You can ask but I'm not about to confess to a crime in a public forum.

Aside from that, thanks for your contribution.


----------



## Brick Top (Sep 9, 2009)

RickWhite said:


> I've heard the anecdotal testimony that harvest should occur when trichomes are 50% amber and that this produces a more couch lock stone.
> 
> Here is why I think this is BS. There is an entire body of science regarding the effect of light passed through a substance and why it demonstrates a given color.
> 
> ...


 
Possibly something below will help you with your theory. 
 


Trichomes 

Trichomes are small appendages that look like hairs. They are produced by marijuana, and other plants. Female marijuana plants produce certain trichomes that are a rich source of THC. These trichomes can be found in their largest concentration on the buds. They start out clear, turn a milky color, then turn amber (light brown). 

The trichomes in picture 1 are clear. After the plant has flowered for a few weeks, the trichomes start to turn a milky color (picture 2). After a few more weeks, they will be totally milky in color. In the later stages of flowering, trichomes will turn to a light brown color (picture 3). The amount of time required to get to this point depends on the marijuana strain and the growing conditions. 

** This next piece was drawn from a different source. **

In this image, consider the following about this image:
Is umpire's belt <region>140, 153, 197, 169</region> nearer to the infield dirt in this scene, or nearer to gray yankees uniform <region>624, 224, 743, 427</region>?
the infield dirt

In picture 2 you can see the stems have started to turn from a clear color to a milky translucent color. For maximum THC content and a more cerebral and energetic high, harvest your plants when a majority of the trichomes on the plants in your garden are a fully milky translucent color. 

You can wait until most of the trichomes have started to turn amber, but the resulting marijuana will produce more of a sleepy body stone than it would if plants were harvested earlier. The trichome in picture 3 is about 90% amber, with just a trace of the milky translucent color it previously possessed. 

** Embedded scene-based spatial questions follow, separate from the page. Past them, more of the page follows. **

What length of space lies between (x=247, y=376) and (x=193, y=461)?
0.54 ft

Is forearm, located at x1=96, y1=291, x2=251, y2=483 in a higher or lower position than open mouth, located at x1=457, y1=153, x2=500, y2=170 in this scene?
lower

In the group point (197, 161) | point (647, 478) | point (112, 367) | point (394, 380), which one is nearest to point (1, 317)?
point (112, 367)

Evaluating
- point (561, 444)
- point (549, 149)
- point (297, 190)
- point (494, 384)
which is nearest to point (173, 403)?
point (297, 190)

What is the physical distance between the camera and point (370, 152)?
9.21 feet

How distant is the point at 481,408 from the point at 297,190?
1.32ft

After the trichome is fully amber in color, the THC starts to degrade. This makes it very important to harvest marijuana at the time before a majority of the trichomes have attained a total amber color. If not, the marijuana will not be as potent as it could have been. 


*What are Trichomes?* 








*capitate stalked trichome photo by:* Eirik

Although cannabis resin glands called trichomes are structurally diverse, they come in three basic varieties: 


*Bulbous:* 
The _bulbous_ type is the smallest (15-30 micron). From one to four cells make up the "foot" and "stalk," and one to four cells make up the "head" of the gland. Head cells secrete a resin - presumably cannabinoids, and related compounds which accumulate between the head cells and the cuticle. When the gland matures, a nipple-like protrusion may form on the membrane from the pressure of the accumulating resin. The bulbous glands are found scattered about the surfaces of the above-ground plant parts. 

*Capitate-Sessile:* 
The second type of gland is much larger & is more numerous than the bulbous glands. They are called capitate, which means having a globular-shaped head. On immature plants, the heads lie flush, appearing not to have a stalk and are called _capitate sessile_. They actually have a stalk that is one cell high, although it may not be visible beneath the globular head. The head is composed of usually eight, but up to 16 cells, that form a convex rosette. These cells secrete cannabinoids, and related compounds which accumulate between the rosette and it's outer membrane. This gives it a spherical shape. The gland measures from 25 to 100 micron across. 

*Capitate-Stalked:* 
Cannabinoids are most abundant in the _capitate-stalked_ gland which consists of a tier of secretory disc cells subtending a large non-cellular secretory cavity. During flowering the capitate glands that appear on the newly formed plant parts take on a third form. Some of the glands are raised to a height of 150 to 500 micron when their stalks elongate. These capitate-stalked glands appear during flowering and form their densest cover on the female flower bracts. They are also highly concentrated on the small leaves that accompany the flowers. The male flowers have stalked glands on the sepals, but they are smaller and less concentrated than on the female bracts. Male flowers form a row of very large capitate glands along the opposite sides of anthers. 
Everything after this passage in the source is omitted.